Another argument I had was about my MS is 1-disease-not-2-or-3-diseases campaign. Several people disagreed. In the voting poll 48%, just shy of a majority, agreed with me. If I can get the community to accept this proposal then there should not be any resistance to treating MS as one disease. To get to this position you have to accept that MS is a modifiable disease even in the more advanced stages. 


I know what you are saying to yourself; ‘Prof G must have written this post wearing his new rose-tinted spectacles‘. 




CoI: multiple

8 thoughts on “#ClinicSpeak: Is progressive MS modifiable?”

  1. " He was of the opinion that if we allowed people with progressive MS, who had no evidence of inflammatory activity on their MRIs, to be treated we would bankrupt the healthcare system"This is not a snarky comment, it is a serious question: why is a doctor debating the utility of a treatment on the basis of financial costs? Is that not what the policy makers are there for?I went to a GP the other day. I told the GP I want a certain test – and I know that the government is getting grumpy at the referrals and costs associated with that test, but I wanted it for XYZ reasons. The GP laughed at my concern about the government's stance on these tests and told me he is more than happy to refer me and he did. I felt that he was on my side and he was listening to me.I would run away from a doctor who is more concerned about policy considerations than treating ME. There are plenty of beaurocrats worried about policy and costs considerations – can we just have doctors be interested in our immediate health?

  2. We have 3 definitely or partially positive progressive Ms trials with anti-inflammatory drugs. The tragedy is that OCR will be only PPMS drug, and NAT won't be SPMS drug, because the bad definition of progressive Ms and bad goals of NATtrial. I believe highly effective drugs not only RRMS drugs but also 'SP' and 'PP' MS drugs because MS is one disease. And atrophy independent from the 'phase' of this disease!

  3. "He was of the opinion that if we allowed people with progressive MS, who had no evidence of inflammatory activity on their MRIs, to be treated we would bankrupt the healthcare system."I find it hard to believe that a self-respecting medical professional would say this. Does it not completely fly in the face of the Hippocratic Oath? What about the people who bankrupt the healthcare system through preventable disease caused by lifestyle choices – does he/she have their own view on treating such people too? I hope I never have to rely on such a doctor. Appalling.

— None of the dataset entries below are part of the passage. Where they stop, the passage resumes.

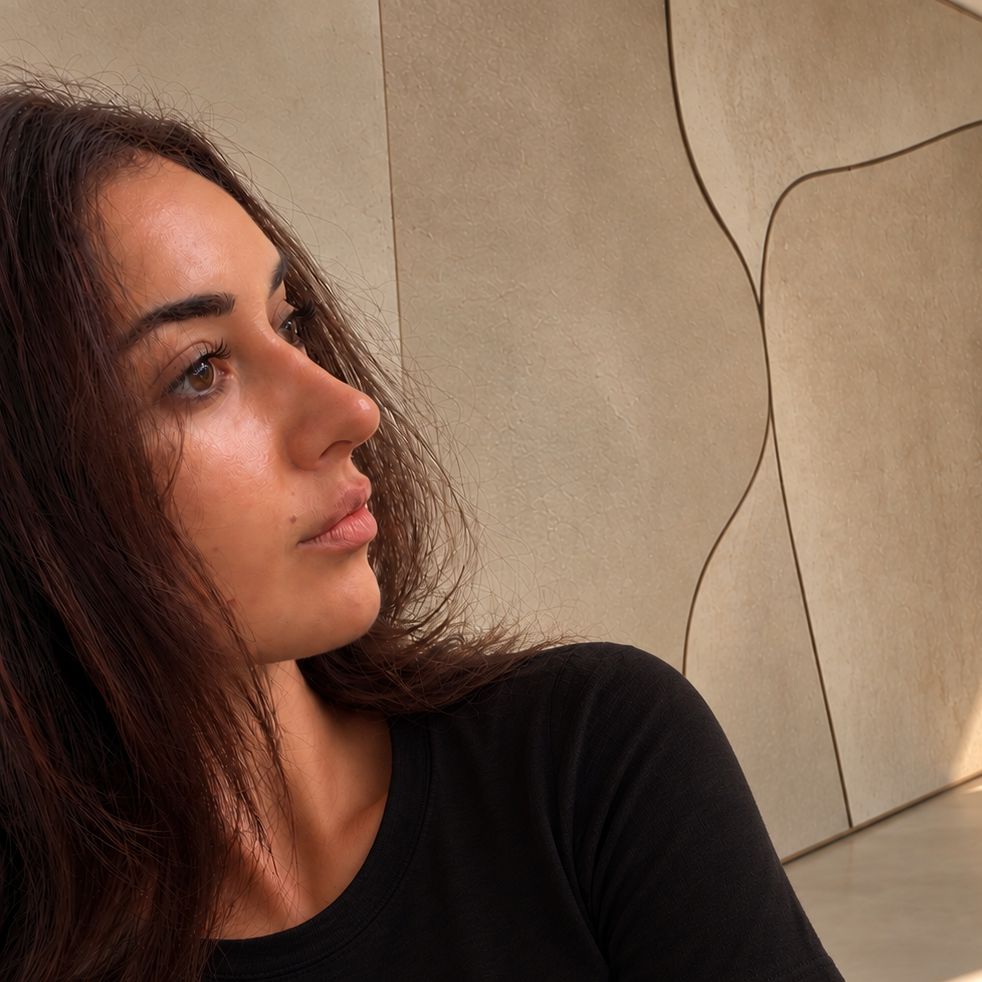 Sara Raddadi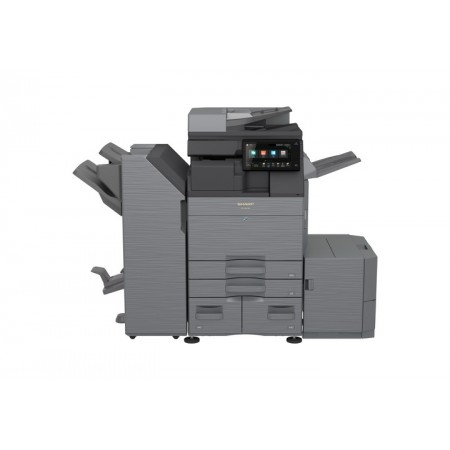 МФУ Sharp BP-50C65EU в Москве МФУ Sharp BP-50C65EU в Москве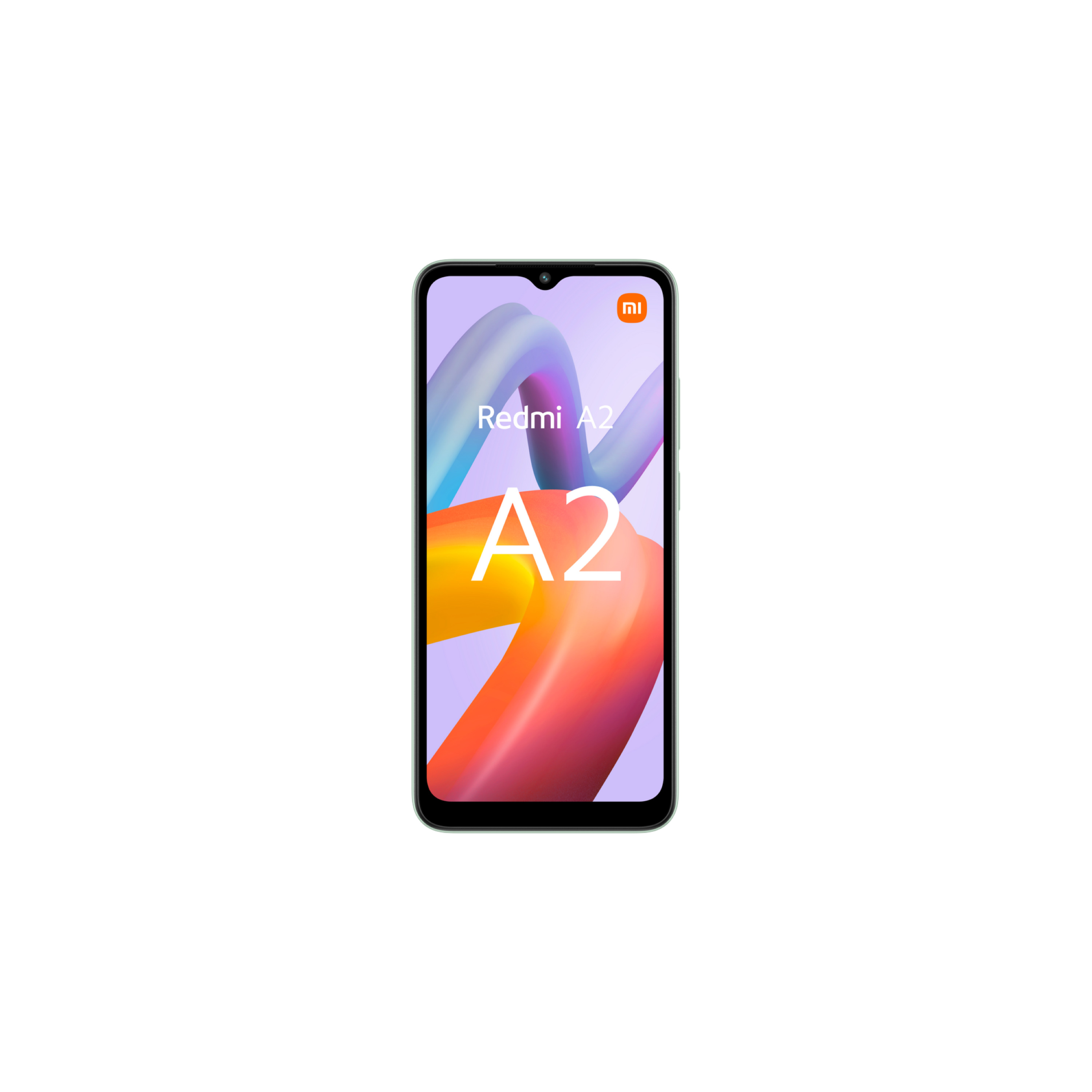 Voir la diapositive 3 : XIAOMI Redmi A2 32Go - Vert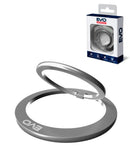 Encuentra el Anillo magnético EVO MO1 para carga inalámbrica en Xela Quetzaltenango. ¡Potencia tu carga con este accesorio móvil de SlowBack!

    1. Same here. Such a dangerous judge jury executioner and doctor. With doctors like that, who needs politicians really. Maybe it was a non clinician colleague.

  4. " … nd these drugs costs a few pence per day. The same will happen with DMTs in MS; trust me when I say that sometime in the future the cost of MS DMTs will be a fraction of what they cost today."… really? The first-line drugs have been around long enough, no signs of the price going down to a few pence a day

    1. That's because their patents haven't expired. Wait until they do. Regarding biologics, a good analogy is the anti-TNF-alpha drugs in RA; the prices are beginning to fall.

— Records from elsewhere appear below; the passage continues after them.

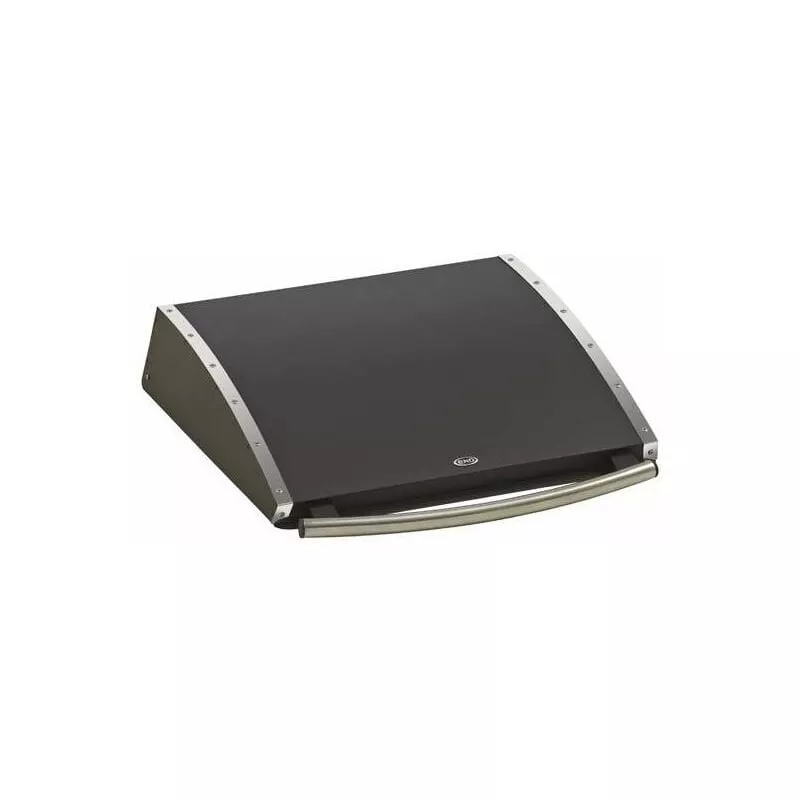 ENO - Tapa de acero inoxidable para Riviera y Elektra 75 plancha barato
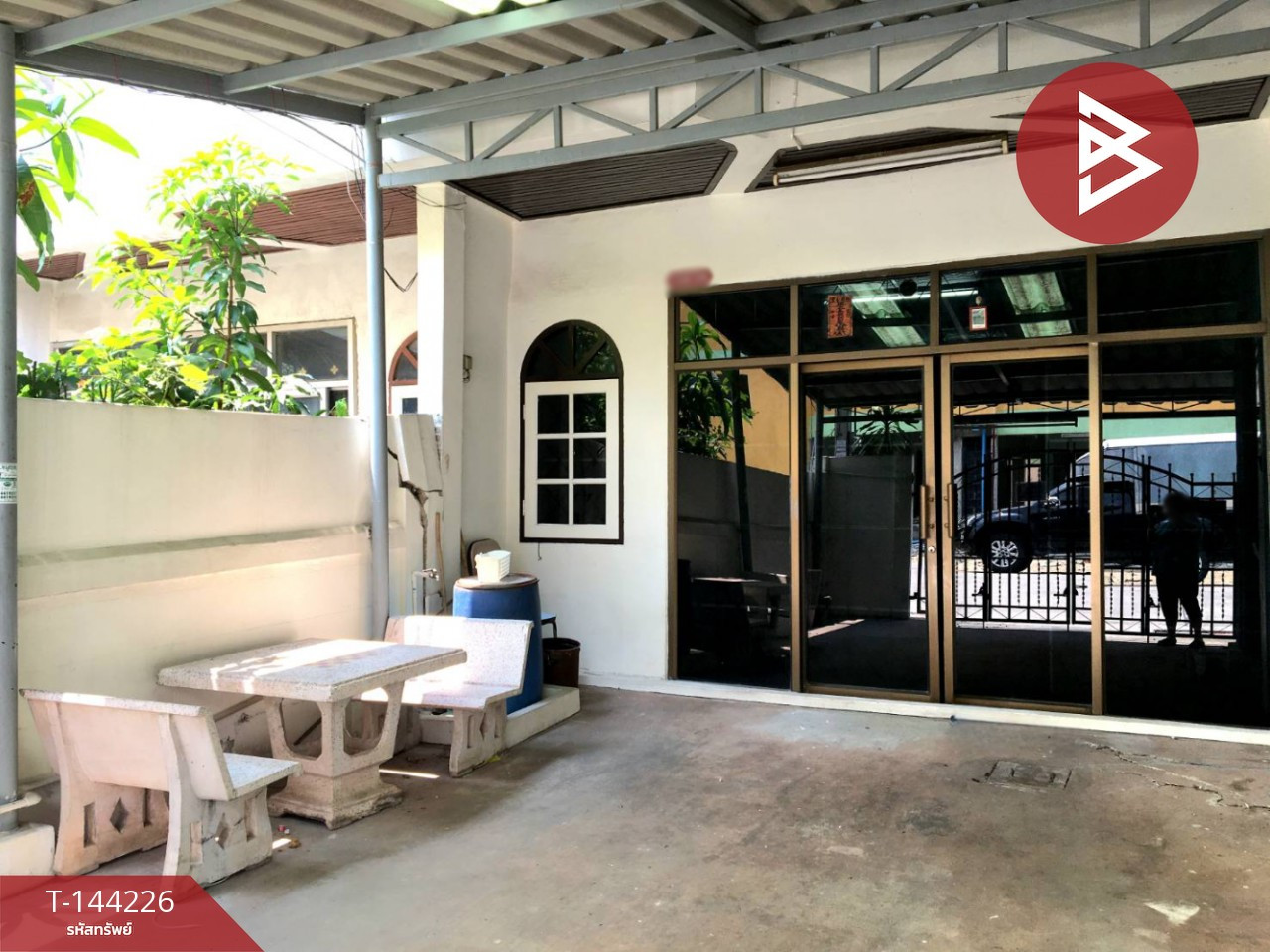 ขายทาวน์เฮ้าส์ หมู่บ้านฉัตรนคร บางแค-บางบอน กรุงเทพมหานคร – รูปที่ 3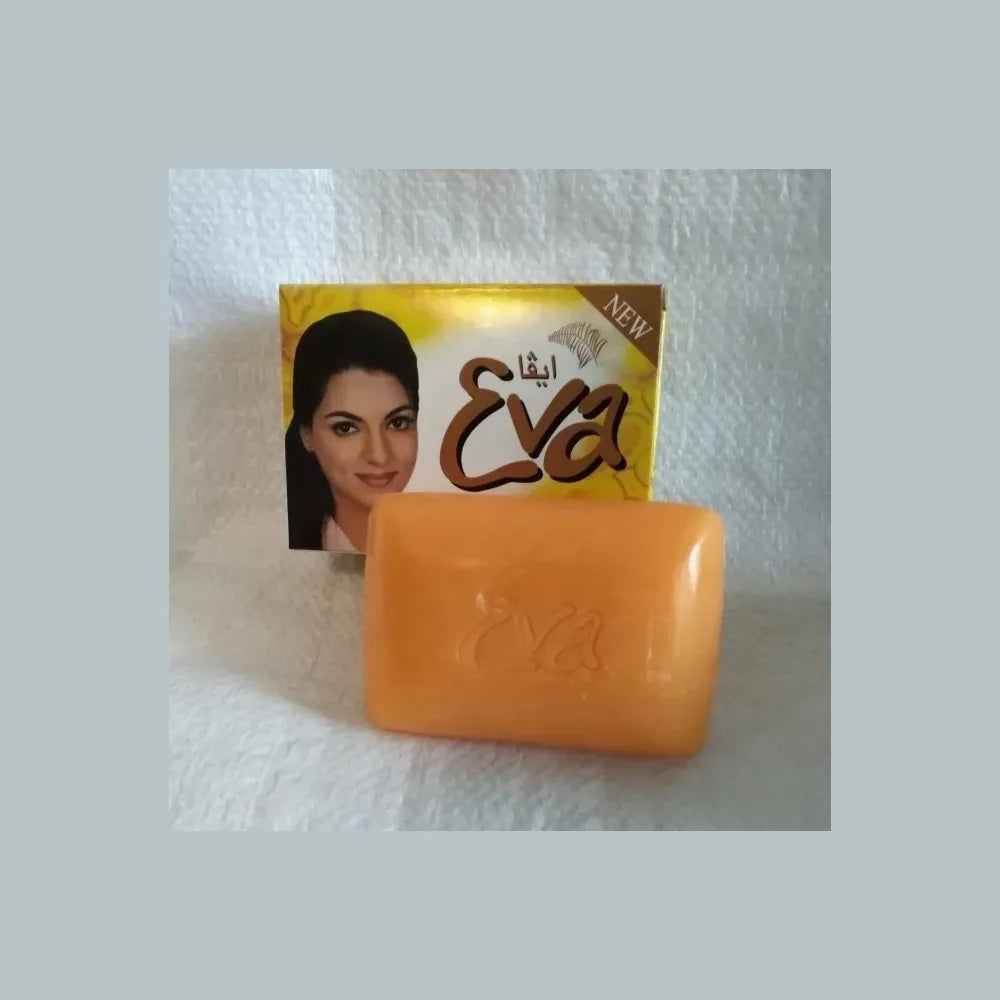 Eva Gold Soap 150g x1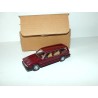 VOLVO 740 BREAK Bordeaux KIT Monté ESDO 1:43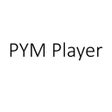 ไอคอนของโปรแกรม: PYM Player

  5. i agree in the future DMD's will cost a fraction of todays price but not because of any magnanimous nature of the pharma companies more pure economics of supply and demand because of lack of interest and use of them in a few years time when ms patients become better educated and get hsct at the earliest opportunity often stopping the disease in its tracks. There is already water seeping though the dam and it won't be long before a torrent in the form of hsct treatment comes flooding though.